# Required task
Recast the entries below as a two-column CSV with the header "query" and "reply" and one row per entry. Place each entry's text and its answer in their own quoted fields, and replace any line breaks with spaces.

# Task material

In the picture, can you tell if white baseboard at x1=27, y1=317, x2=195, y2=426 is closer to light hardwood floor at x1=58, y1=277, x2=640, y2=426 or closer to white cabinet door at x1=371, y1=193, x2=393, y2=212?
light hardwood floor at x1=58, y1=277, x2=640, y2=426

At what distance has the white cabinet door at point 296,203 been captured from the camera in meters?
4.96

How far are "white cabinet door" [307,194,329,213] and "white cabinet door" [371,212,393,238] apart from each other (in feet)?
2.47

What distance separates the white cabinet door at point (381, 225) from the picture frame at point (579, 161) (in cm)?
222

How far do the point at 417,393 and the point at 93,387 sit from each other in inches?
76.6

# Completed exercise
query,reply
"In the picture, can you tell if white baseboard at x1=27, y1=317, x2=195, y2=426 is closer to light hardwood floor at x1=58, y1=277, x2=640, y2=426 or closer to white cabinet door at x1=371, y1=193, x2=393, y2=212?","light hardwood floor at x1=58, y1=277, x2=640, y2=426"
"At what distance has the white cabinet door at point 296,203 been captured from the camera in meters?","4.96"
"How far are ""white cabinet door"" [307,194,329,213] and ""white cabinet door"" [371,212,393,238] apart from each other (in feet)?","2.47"
"What distance separates the white cabinet door at point (381, 225) from the picture frame at point (579, 161) (in cm)?","222"
"How far do the point at 417,393 and the point at 93,387 sit from each other in inches?","76.6"